Armenian activist and politician (1961–1990)

Movses Gevorgi Gorgisyan (Մովսես Գևորգի Գորգիսյան; 3 December 1961 – 19 January 1990) was an Armenian politician and national hero, one of the leaders of the Nagorno-Karabakh movement. He was one of the founders of the Army of Independence. Widely known for his speeches on the independence of Armenia, he was also an active advocate of Artsakh's independence campaign.

==Biography==
Movses Gorgisyan was born on December 3, 1961, in Yerevan, the capital of Armenia. In 1984, Gorgisyan graduated from the Armenian State Pedagogical University's Department of Culture, with the qualification of a stage director and producer. From 1986-1987, he worked at the Theatre of Goris. In 1987, he joined the national movement, becoming a member of the Union for National Self-Determination.

Gorgisyan led the demonstrations for independence in Yerevan which led to him being jailed in 1988. He also was an editor of the Armenian edition of Glasnost magazine. Gorgisyan was the first person to hoist Armenia's tricolor flag on 28 May 1988 for the first time. This was the same day the First Republic of Armenia was founded 70 years prior.

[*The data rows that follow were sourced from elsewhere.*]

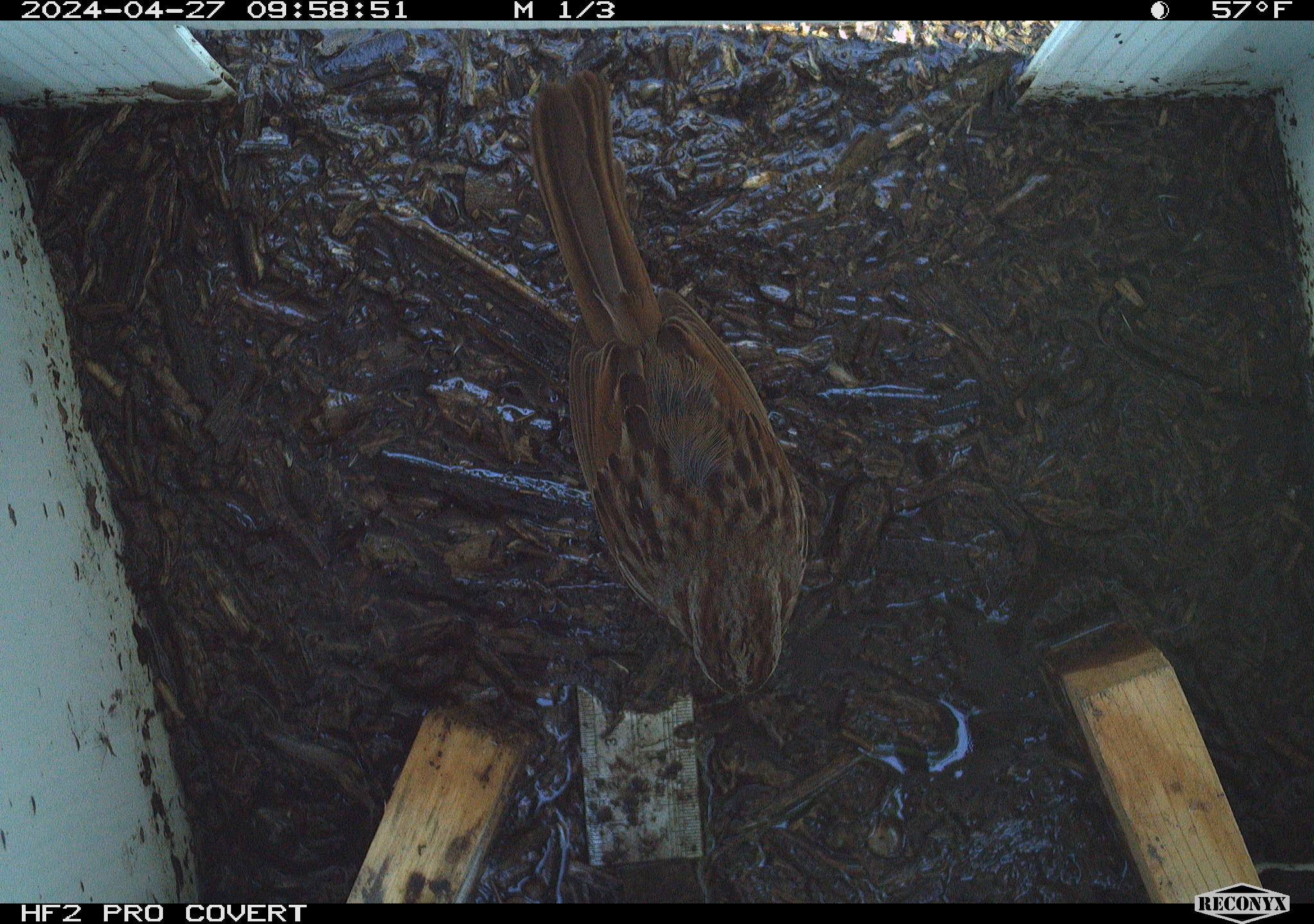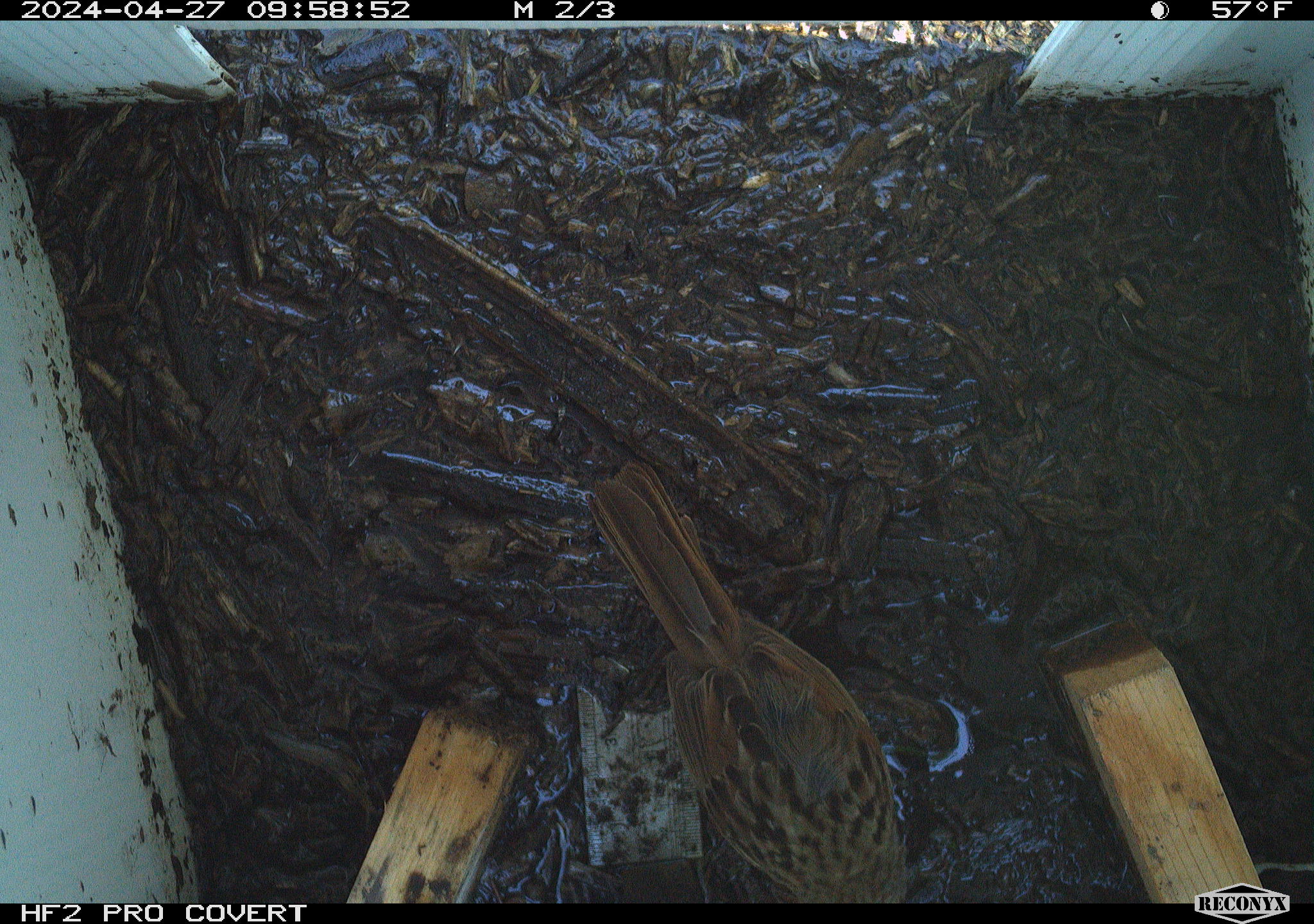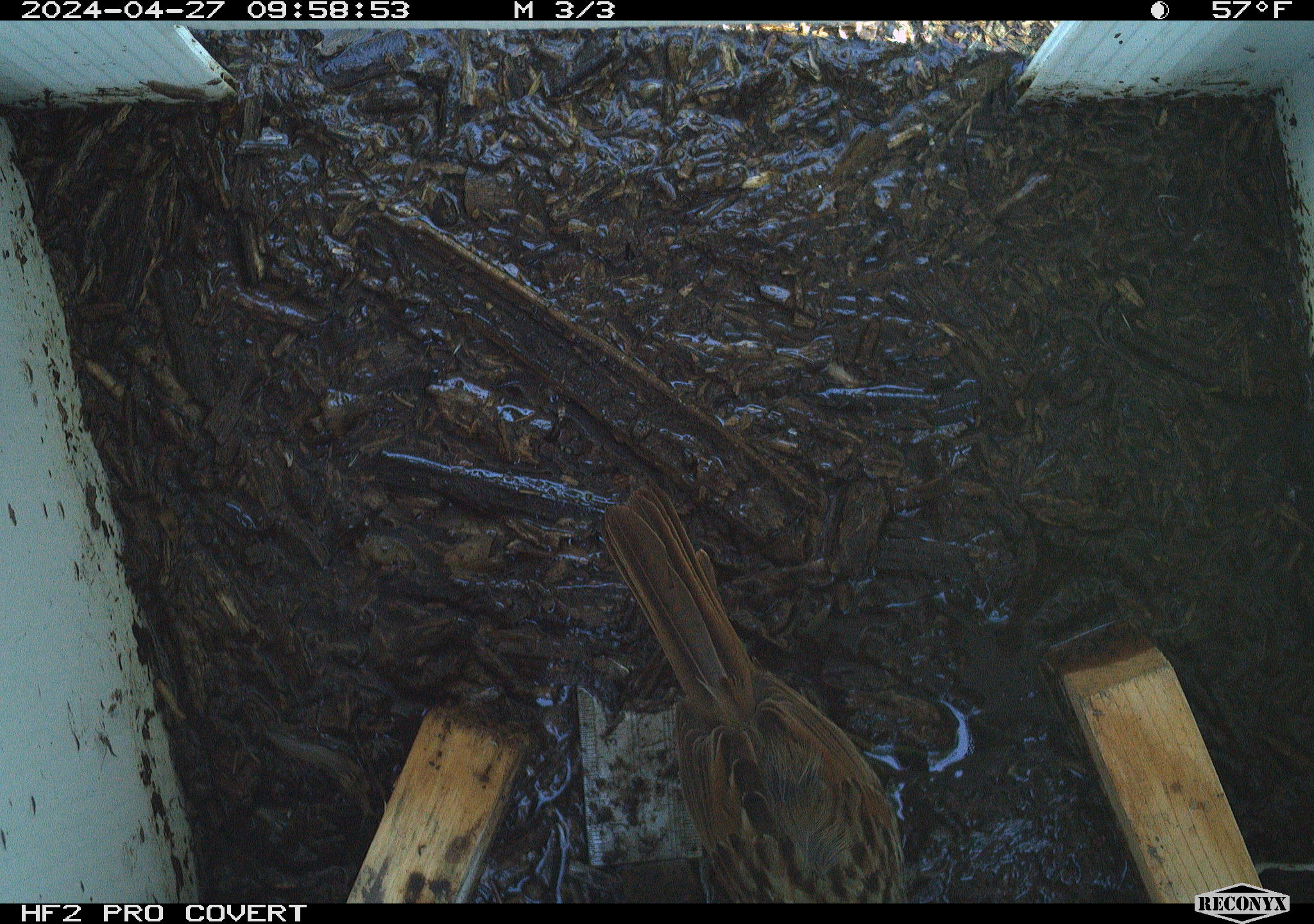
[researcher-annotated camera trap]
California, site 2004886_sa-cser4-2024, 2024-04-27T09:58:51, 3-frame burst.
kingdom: Animalia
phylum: Chordata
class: Aves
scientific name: Aves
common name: bird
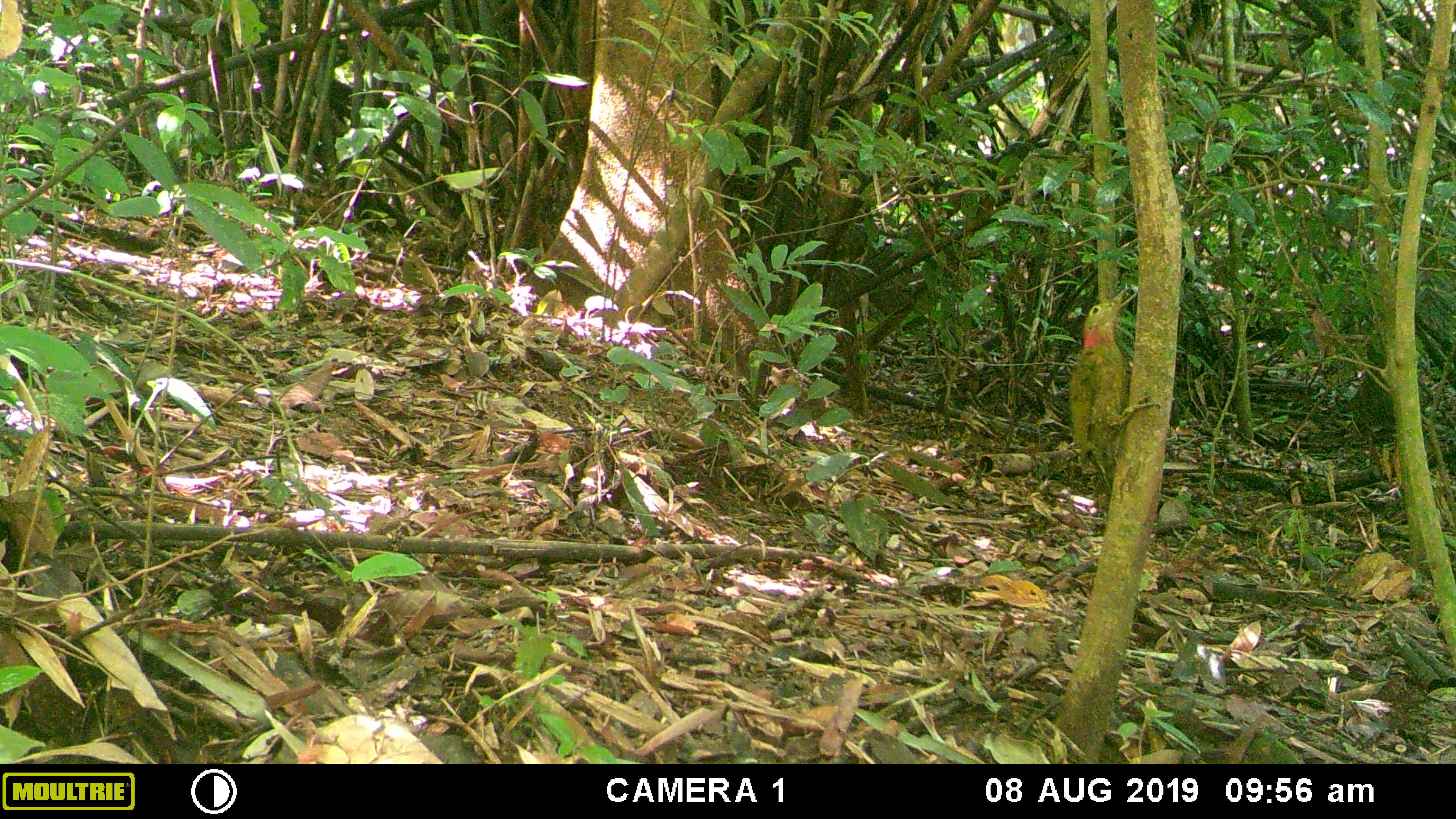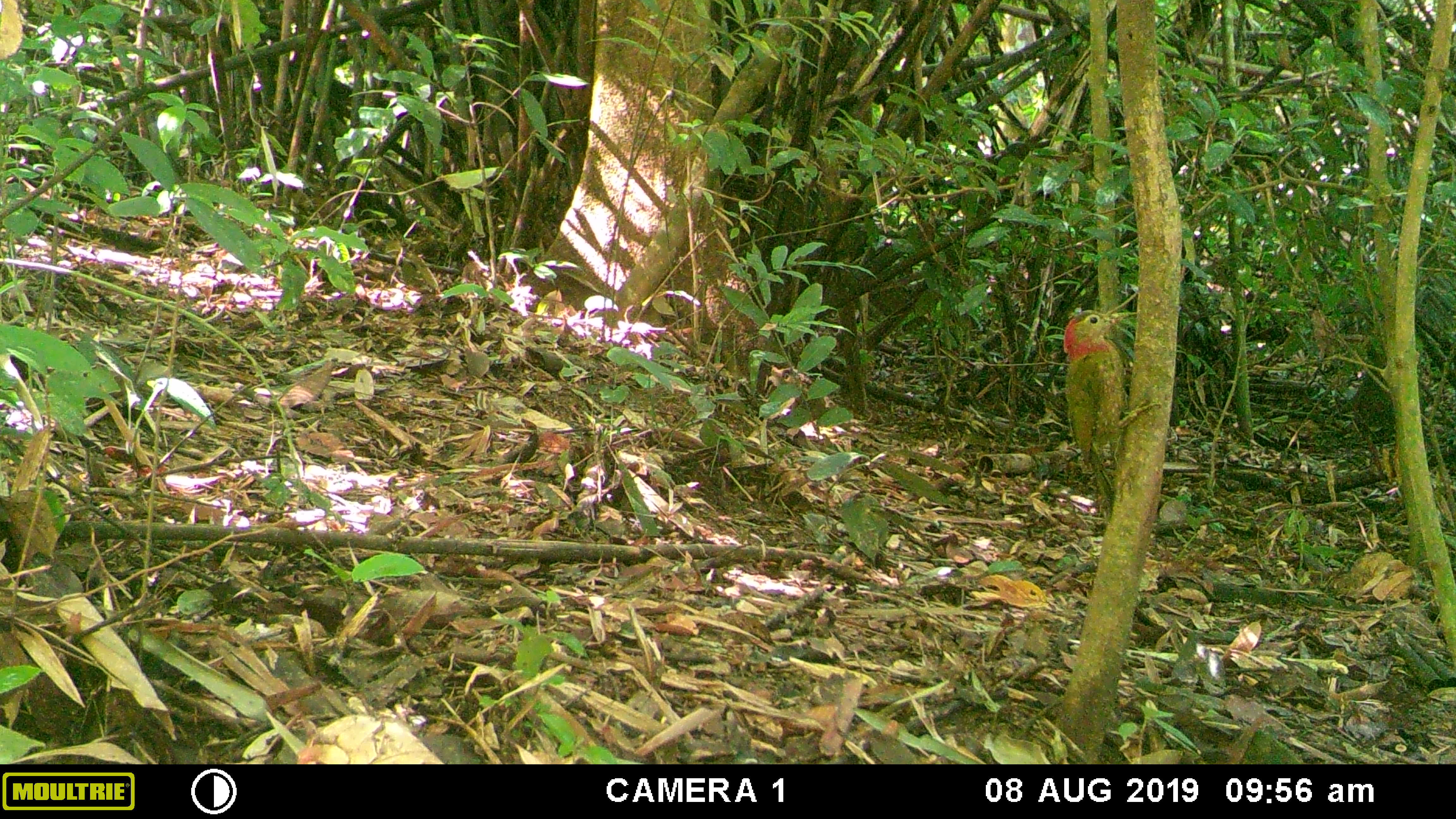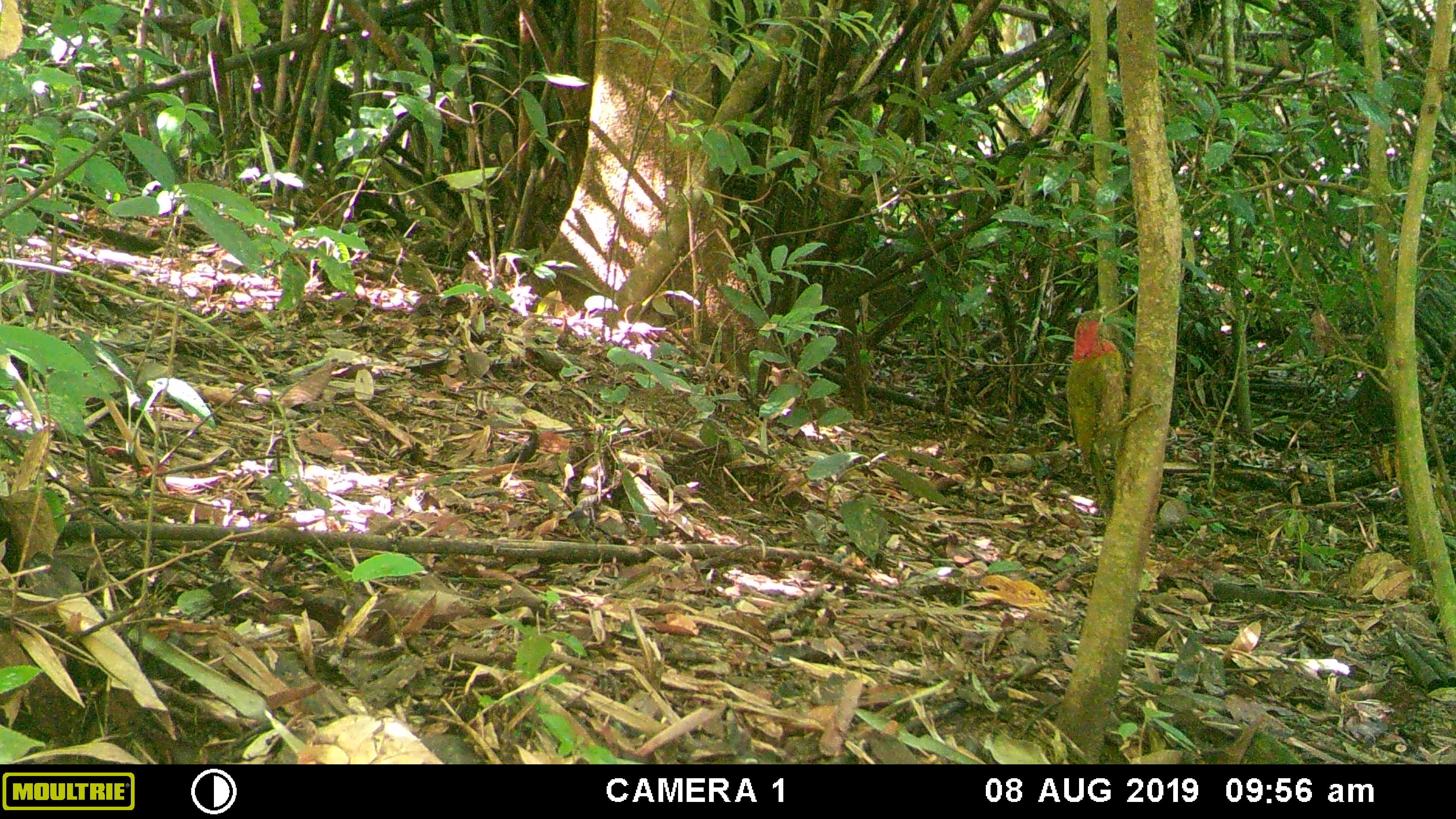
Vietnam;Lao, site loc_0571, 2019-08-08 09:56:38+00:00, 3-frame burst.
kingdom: Animalia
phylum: Chordata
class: Aves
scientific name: Aves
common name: bird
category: unidentified bird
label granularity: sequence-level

In late 1989, Gorgisyan and several other members of the Union for National Self-Determination founded the Army of Independence (Ankakhutʻyan banak), an armed group which engaged in violent clashes with the Soviet and Soviet Azerbaijani authorities in the Armenian SSR and the Nagorno-Karabakh Autonomous Oblast.

==Death==
Gorgisyan was killed on 19 January 1990 during a battle with Azerbaijani forces in Yeraskh near the border villages in Ararat region and was buried at Tsitsernakaberd memorial complex. He posthumously received the highest title in Armenia, the National Hero of Armenia award.